Required action 1:
Answer these from the transcript, one per line:
(a) What did Gen4 become when it launched?
(b) What does the speaker say a Gen5.5 algorithm will depend upon?
(c) Which firm is listed with Greg Simpson?
Required action 2:
Output the part of the transcript starting at "So we’ll file" and ending at "our business needs.", with nothing changed.
Required action 3:
Pick up the transcript of the call about the Gen4 and Gen5 systems where it stops, and continue it.

Excerpt provided:
• • • • • • •
This is Kevin. I’ll take that. One of the things we believe were successfully and it’s kind of segmenting some of the improvements in our product and not linking everything together. One of the issues we had with Gen4 in launching it, as you just said, it became Gen4.5 because we took the membrane from the Gen5 system and moved them back when it took so long to file. We’re going to do our improvements in smaller increments and file them and not necessarily interlink them.

So we’ll file the algorithm and certainly we will run it with Gen4 and it may in fact be the algorithm we launched Gen5 with. I don’t have the answer to that yet. But we can file the algorithm and then we can launch it anytime that we’re ready. And that’s how we look at it and that’s how we’re going to treat this. And all these things, we’re trying not to link them altogether. We want to do them in the order that best meets our business needs.

So it isn’t tied with that. There could be Gen5.5 algorithm but in all reality, that will depend upon the timing of the Gen6 sensor. If a Gen6 sensor comes, then algorithm would be completely different anyway. So we don’t want to do things that aren’t going to lead to increased profitability. And this algorithm, we believe, will lead to increased profitability because again it makes the system more accurate and more reliable for our customers.

Greg Simpson – Wunderlich Securities

So, okay. So a pipeline of growth, that’s a nice problem to have. Kevin, let me – you mentioned profitability. So I feel compelled to ask this question. So we’ve seen the growing number of companies for easy money, this question has been answered or asked of you guys on past conference calls.
• • • • • • •
Provided data:
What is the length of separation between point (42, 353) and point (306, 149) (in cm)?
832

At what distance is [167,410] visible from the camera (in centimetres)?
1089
• • • • • • •
Answer 1:
(a) Gen4.5
(b) The timing of the Gen6 sensor
(c) Wunderlich Securities

Answer 2:
So we’ll file the algorithm and certainly we will run it with Gen4 and it may in fact be the algorithm we launched Gen5 with. I don’t have the answer to that yet. But we can file the algorithm and then we can launch it anytime that we’re ready. And that’s how we look at it and that’s how we’re going to treat this. And all these things, we’re trying not to link them altogether. We want to do them in the order that best meets our business needs.

Answer 3:
Do you feel and you’re making obviously from a non-cash standpoint your progress towards profitability, can you talk about that in general and just kind of how you feel comfortable with the balance sheet and where you feel like you sit right there?

Kevin Sayer

It’s funny. If somebody were to ask me my favorite numbers that I recited in, in all these numbers, it would be 6. That would be the $6 million drop to the bottom line on $9.2 million in increased sales. Our operating income cash loss was only $3.7 million this quarter compared to number closer to $10 million a year ago and our working capital progressed exactly the way we wanted it to.

We have that capacity of close to $30 million that we can take down later this if we needed cash and we’ve made a commitment internally to ourselves, to our management team and to our investors that we’re not going to go raise more equity money. We’re going to turn this thing where it needs to be and with growth like we believe we can do it. So that’s our plan today.

Greg Simpson – Wunderlich Securities

Awesome. All right, thanks very much.

Operator

We have no further questions at this time.

Terry Gregg

Okay, I’d like to wrap it and I got a few 35,000 foot level kind of comments, so in March of this year, the American Diabetes Association released new data which estimates the total cost of diabetes in United States has risen to $245 billion per year in 2012 from $174 billion per year in 2007. That’s a 41% increase over just a five year period.

Today, nearly 26 million adults and children are living with the disease in United States; an additional 79 million are estimated to have pre-diabetes. Direct medical costs totaled $176 billion last year for hospital and emergency care, office visits, and medications. Indirect medical costs including absenteeism, reduced productivity, and employment cost by diabetes related to disability and loss productivity due to early mortality totaled $69 billion last year.

So we have gone from 12.1 million people diagnosed with diabetes in the U.S. in 2002, to 17.5 million in 2007 to nearly 26 million people with diabetes in United States in 2012. The high cost of complications has increased the economic burden over $70 billion annually in just the last five years. And yes we know that CGM can improve outcomes and delay or perhaps even prevent the onset of many of these complications.

There’s absolutely no wonder why I’m so excited about the current and future prospects of DexCom. Thank you.

Operator

Thank you. Ladies and gentlemen, this concludes today’s conference. Thank you for participating. You may now disconnect.